Best Stocks to Buy for a Quick Pop: Sysco Corporation (SYY)
We call Sysco Corporation (SYY) “the other Cisco” (it’s a lot funnier out loud) as this non-tech food supplier’s stock performs like a tech company. Momentum in the casual dining segment has been good to Sysco stock as the company has a grip on the supply chain for the restaurant business. The company has posted earnings beats six of the last eight quarters while growing year-over-year revenue all eight quarters.
Despite the strong balance sheet, sentiment is decidedly negative on Sysco shares. Currently, only 19% of the analysts covering the stock are bullish, a case of Wall Street missing the boat.
The fact that this market leader is far from a “crowded trade” leads to a price target of $48 over the next two quarters as investors discover and buy this leader.
Best Stocks to Buy for a Quick Pop: Dollar Tree, Inc. (DLTR)
Some retailers are beginning to show signs of life; others, not so much. Dollar Tree (DLTR) is among the “haves” in the sector as consumers continue to favor the discount retailers.
The company’s revenue stream has grown stronger over the last three quarters, but not enough to beat bottom line EPS estimates — something that looks to change in the next quarter. DLTR stock is poised for a jump higher on any positive news as shares are trading at their recent highs just below $82. According to our chart analysis, the break above $82 should act as a catalyst for the next double-digit move. We’re currently targeting $90.
Best Stocks to Buy for a Quick Pop: Fastenal Company (FAST)
Industrial company Fastenal (FAST) produces fasteners for everything from your home to industrial applications. The stock is normally tied to the housing industry but has recently been able to decouple itself from that sector due to its wide product reach.
Fastenal shares are on our radar due to their continued relative strength against the market and a swell of negative sentiment that suggests a nice contrarian rally is in the cars.
Short sellers are currently holding 9.5 times the average daily volume in bearish bets against Fastenal stock. A move above $45 will likely force these short sellers to start buying the stock back, creating a short squeeze rally.
The company is set to announce their quarterly earnings results early in April. We often see short-term rallies in Fastenal stock ahead of earnings, which may act as the catalyst for the next rally aimed at our target price of $51, which is 13% better from here.
Best Stocks to Buy for a Quick Pop: Mattel, Inc. (MAT)
Who would have thought that the new Barbie dolls could spark a rally in Mattel (MAT)? It did, to some degree. Mattel is one of those consumer product stocks that people love to hold through economic slowdowns, Let’s face it, we’re not likely to stop buying toys for children. The fact that Mattel stock yields 4.6% in dividends makes it even sweeter for defensively minded investors.

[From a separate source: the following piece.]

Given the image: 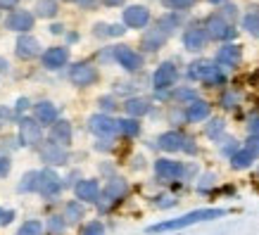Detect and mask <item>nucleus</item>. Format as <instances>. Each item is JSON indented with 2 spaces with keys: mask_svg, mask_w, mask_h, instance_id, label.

Our models carry a strong buy rating on Mattel shares based on the strong technical pattern, pessimistic sentiment and the upcoming break above $35, a key technical resistance level.
Watch for the move above $35 to attract bulls to Mattel stock helping it to move 18% higher to our target of $40.
Best Stocks to Buy for a Quick Pop: Nvidia Corporation (NVDA)
Nvidia (NVDA) is responsible for the electronics behind so many of the displays that we look at each day. From phones to computers and even to television applications. Recent moves by the company are starting to target living room entertainment, a great long-term strategy as the war over traditional entertainment delivery heats up further.
Nvidia stock is benefiting from solid fundamental growth in revenue and earnings as well some pessimistic sentiment from Wall Street and investors.
This powerful contrarian combination has our models ranking Nvidia stock a strong buy with a target of $35 as the stock breaks 105 higher to above the $32 level.
As of this writing, Johnson Research Group did not hold a position in any of the aforementioned securities.